**Exercise requirements**
Copy exactly the lines from the "At what distance is" line to the end, both included, and nothing else.

Begin Information provided

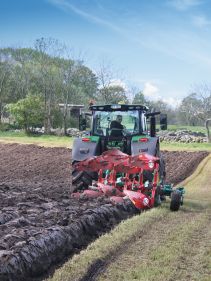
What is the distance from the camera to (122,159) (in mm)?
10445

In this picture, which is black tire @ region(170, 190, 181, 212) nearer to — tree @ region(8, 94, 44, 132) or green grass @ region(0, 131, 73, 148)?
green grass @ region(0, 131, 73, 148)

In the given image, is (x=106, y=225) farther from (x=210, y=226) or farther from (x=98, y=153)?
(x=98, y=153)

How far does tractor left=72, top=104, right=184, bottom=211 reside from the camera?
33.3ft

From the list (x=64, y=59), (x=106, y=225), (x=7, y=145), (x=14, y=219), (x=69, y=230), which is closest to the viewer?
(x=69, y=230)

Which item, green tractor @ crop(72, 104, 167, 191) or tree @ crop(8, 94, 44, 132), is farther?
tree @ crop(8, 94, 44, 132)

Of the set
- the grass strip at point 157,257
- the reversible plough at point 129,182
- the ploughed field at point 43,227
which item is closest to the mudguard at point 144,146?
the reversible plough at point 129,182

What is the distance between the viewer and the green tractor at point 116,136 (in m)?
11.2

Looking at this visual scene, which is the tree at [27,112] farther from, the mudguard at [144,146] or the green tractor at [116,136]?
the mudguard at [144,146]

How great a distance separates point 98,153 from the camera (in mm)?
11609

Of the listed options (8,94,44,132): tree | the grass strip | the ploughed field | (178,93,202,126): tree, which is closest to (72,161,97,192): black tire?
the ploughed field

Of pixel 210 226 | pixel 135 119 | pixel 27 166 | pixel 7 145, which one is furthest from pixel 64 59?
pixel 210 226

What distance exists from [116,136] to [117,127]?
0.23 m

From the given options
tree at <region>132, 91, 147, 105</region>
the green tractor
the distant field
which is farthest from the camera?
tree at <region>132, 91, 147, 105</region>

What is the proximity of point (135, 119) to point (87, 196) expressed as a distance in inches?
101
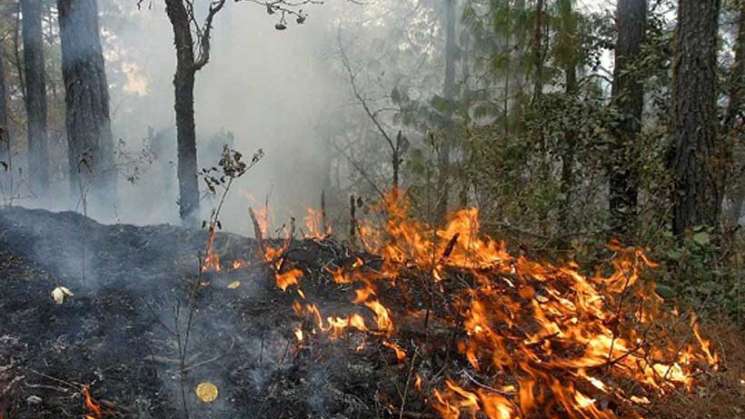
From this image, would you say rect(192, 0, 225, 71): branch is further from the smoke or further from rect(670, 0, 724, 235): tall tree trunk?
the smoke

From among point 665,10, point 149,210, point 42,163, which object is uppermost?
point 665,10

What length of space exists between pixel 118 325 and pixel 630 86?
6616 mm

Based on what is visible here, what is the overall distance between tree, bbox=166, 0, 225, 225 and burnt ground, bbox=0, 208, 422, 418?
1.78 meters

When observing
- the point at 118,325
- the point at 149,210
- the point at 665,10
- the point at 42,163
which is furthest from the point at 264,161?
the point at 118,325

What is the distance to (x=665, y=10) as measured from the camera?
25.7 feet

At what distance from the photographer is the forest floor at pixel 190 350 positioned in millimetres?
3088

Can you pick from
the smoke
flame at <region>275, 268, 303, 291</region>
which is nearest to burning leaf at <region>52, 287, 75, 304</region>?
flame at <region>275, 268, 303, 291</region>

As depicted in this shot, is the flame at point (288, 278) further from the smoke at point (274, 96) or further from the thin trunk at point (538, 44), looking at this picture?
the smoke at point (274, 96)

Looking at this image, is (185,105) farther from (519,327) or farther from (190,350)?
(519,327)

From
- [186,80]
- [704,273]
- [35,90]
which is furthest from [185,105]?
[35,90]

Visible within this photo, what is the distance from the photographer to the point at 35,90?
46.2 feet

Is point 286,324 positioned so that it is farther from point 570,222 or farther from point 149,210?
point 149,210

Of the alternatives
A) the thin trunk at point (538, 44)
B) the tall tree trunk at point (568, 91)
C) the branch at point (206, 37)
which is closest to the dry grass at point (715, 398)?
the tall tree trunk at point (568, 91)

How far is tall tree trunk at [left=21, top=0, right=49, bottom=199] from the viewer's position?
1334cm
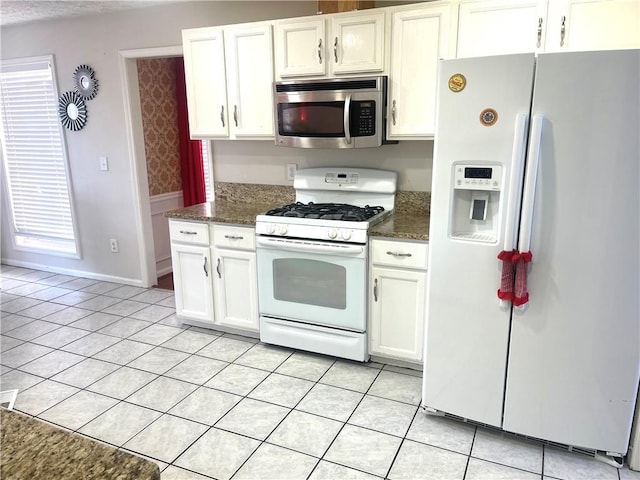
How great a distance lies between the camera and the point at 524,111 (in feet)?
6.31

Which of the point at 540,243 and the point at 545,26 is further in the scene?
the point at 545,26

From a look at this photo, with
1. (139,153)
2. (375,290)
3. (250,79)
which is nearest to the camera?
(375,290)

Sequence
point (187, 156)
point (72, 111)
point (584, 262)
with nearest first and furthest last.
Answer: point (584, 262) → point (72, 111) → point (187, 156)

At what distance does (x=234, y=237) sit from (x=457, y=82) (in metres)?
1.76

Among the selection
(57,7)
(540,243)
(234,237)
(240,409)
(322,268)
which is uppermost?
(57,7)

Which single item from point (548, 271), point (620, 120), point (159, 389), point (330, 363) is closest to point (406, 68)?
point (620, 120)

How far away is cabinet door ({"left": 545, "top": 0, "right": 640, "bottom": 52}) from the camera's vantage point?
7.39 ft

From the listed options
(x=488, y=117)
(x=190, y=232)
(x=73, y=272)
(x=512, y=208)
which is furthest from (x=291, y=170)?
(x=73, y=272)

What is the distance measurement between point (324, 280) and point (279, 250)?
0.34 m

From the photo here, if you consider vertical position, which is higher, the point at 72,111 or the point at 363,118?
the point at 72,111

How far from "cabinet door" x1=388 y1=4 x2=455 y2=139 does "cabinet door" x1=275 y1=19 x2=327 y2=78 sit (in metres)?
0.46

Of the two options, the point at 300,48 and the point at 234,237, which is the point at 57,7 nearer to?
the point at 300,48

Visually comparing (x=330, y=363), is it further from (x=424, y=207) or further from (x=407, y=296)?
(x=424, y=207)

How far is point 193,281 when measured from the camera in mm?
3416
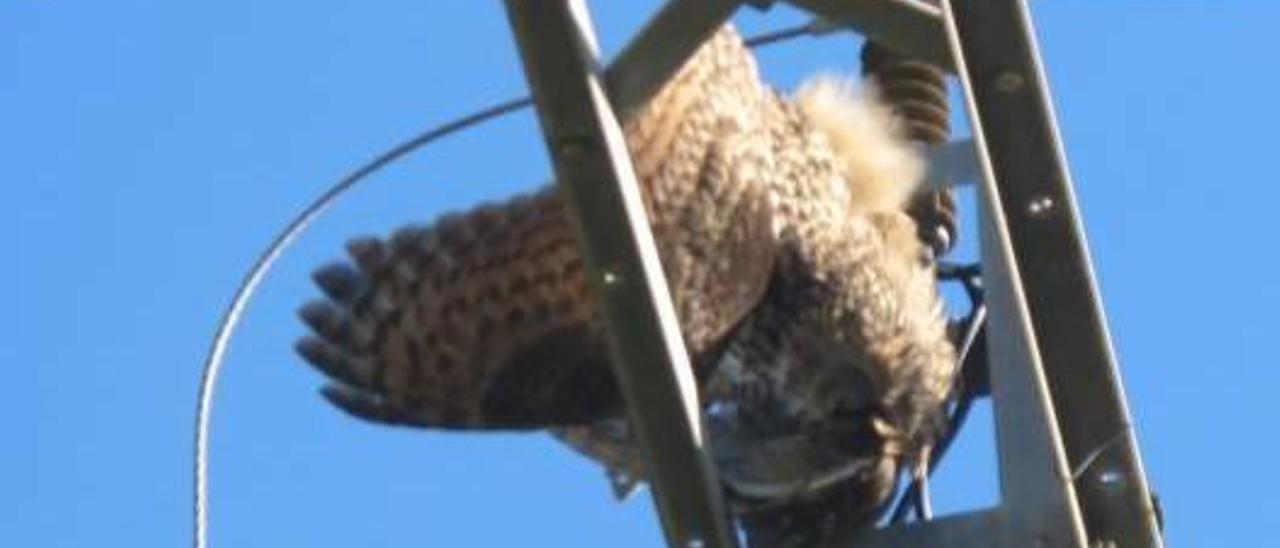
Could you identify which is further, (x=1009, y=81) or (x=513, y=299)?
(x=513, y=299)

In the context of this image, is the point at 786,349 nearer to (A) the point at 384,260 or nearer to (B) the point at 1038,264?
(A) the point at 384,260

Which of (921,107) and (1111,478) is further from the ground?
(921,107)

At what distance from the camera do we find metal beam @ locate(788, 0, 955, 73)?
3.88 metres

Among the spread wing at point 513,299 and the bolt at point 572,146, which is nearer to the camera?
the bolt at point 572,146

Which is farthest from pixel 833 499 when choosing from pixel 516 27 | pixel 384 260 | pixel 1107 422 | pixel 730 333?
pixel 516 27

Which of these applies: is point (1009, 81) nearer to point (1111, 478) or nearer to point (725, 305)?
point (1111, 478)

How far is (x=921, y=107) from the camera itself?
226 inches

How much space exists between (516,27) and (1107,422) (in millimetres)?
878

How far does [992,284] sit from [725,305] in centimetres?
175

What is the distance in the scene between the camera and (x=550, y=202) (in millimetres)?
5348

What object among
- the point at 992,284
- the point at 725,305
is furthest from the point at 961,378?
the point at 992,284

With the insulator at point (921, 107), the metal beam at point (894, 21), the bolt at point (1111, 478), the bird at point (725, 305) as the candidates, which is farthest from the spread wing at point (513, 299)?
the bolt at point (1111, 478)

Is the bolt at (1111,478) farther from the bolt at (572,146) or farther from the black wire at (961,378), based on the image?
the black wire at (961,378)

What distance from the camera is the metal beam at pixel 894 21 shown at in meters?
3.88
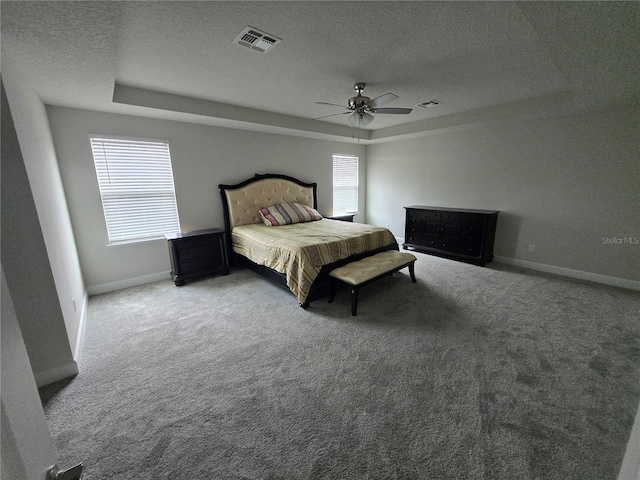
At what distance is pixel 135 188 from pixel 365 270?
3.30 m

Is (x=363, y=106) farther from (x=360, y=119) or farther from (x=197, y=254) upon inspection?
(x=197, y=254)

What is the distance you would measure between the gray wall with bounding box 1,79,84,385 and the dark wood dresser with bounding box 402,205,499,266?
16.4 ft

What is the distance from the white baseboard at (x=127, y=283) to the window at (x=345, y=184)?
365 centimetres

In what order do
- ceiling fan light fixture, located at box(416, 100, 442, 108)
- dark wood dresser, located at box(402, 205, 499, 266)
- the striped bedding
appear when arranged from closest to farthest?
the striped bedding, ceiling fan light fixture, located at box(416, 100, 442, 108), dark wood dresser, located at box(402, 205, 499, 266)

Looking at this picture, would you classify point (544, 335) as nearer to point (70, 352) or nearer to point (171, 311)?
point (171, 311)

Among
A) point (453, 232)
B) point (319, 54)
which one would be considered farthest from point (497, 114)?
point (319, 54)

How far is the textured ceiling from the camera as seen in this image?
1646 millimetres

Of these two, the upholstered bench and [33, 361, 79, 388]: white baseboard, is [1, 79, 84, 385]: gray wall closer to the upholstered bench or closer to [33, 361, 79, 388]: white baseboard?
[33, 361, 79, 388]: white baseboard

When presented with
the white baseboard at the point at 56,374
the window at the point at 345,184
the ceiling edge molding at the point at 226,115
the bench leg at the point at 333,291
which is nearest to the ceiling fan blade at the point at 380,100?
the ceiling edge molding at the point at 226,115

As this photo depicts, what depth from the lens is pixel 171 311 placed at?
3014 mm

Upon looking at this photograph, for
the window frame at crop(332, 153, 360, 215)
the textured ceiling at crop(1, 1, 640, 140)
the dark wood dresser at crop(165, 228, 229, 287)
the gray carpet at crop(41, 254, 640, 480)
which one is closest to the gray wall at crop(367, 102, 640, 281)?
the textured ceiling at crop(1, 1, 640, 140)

End Information provided

**Task solution**
At what distance is pixel 135 188 from pixel 365 270?
3.30 m

Is (x=363, y=106) farther from (x=360, y=119) or farther from (x=197, y=254) upon inspection?
(x=197, y=254)

What is the distance you would measure between the gray wall with bounding box 1,79,84,385 and the dark wood dresser with bounding box 402,205,499,266?
16.4 ft

What is the distance from the white baseboard at (x=127, y=283) to the window at (x=345, y=184)?
365 centimetres

In what order do
- ceiling fan light fixture, located at box(416, 100, 442, 108)
- dark wood dresser, located at box(402, 205, 499, 266)
- the striped bedding
appear when arranged from closest to farthest?
the striped bedding, ceiling fan light fixture, located at box(416, 100, 442, 108), dark wood dresser, located at box(402, 205, 499, 266)

Looking at this picture, would you classify point (544, 335) as nearer to point (70, 352) or nearer to point (171, 311)?
point (171, 311)

Among
A) point (453, 232)
B) point (319, 54)
which one would be considered farthest from point (497, 114)?
point (319, 54)

How far is the textured ceiling from the camera as seen in this image?
1646 millimetres

Of these two, the upholstered bench and [33, 361, 79, 388]: white baseboard, is [1, 79, 84, 385]: gray wall closer to the upholstered bench or closer to [33, 361, 79, 388]: white baseboard?
[33, 361, 79, 388]: white baseboard

When presented with
the white baseboard at the point at 56,374
the window at the point at 345,184
the ceiling edge molding at the point at 226,115
the bench leg at the point at 333,291
which is nearest to the ceiling fan blade at the point at 380,100?
the ceiling edge molding at the point at 226,115

As this photo depicts, what depth from the lens is pixel 171 311 placed at?
3014 mm

Upon looking at this photograph, for
the window frame at crop(332, 153, 360, 215)
the textured ceiling at crop(1, 1, 640, 140)
the dark wood dresser at crop(165, 228, 229, 287)
the gray carpet at crop(41, 254, 640, 480)
which one is closest to the gray wall at crop(367, 102, 640, 281)?
the textured ceiling at crop(1, 1, 640, 140)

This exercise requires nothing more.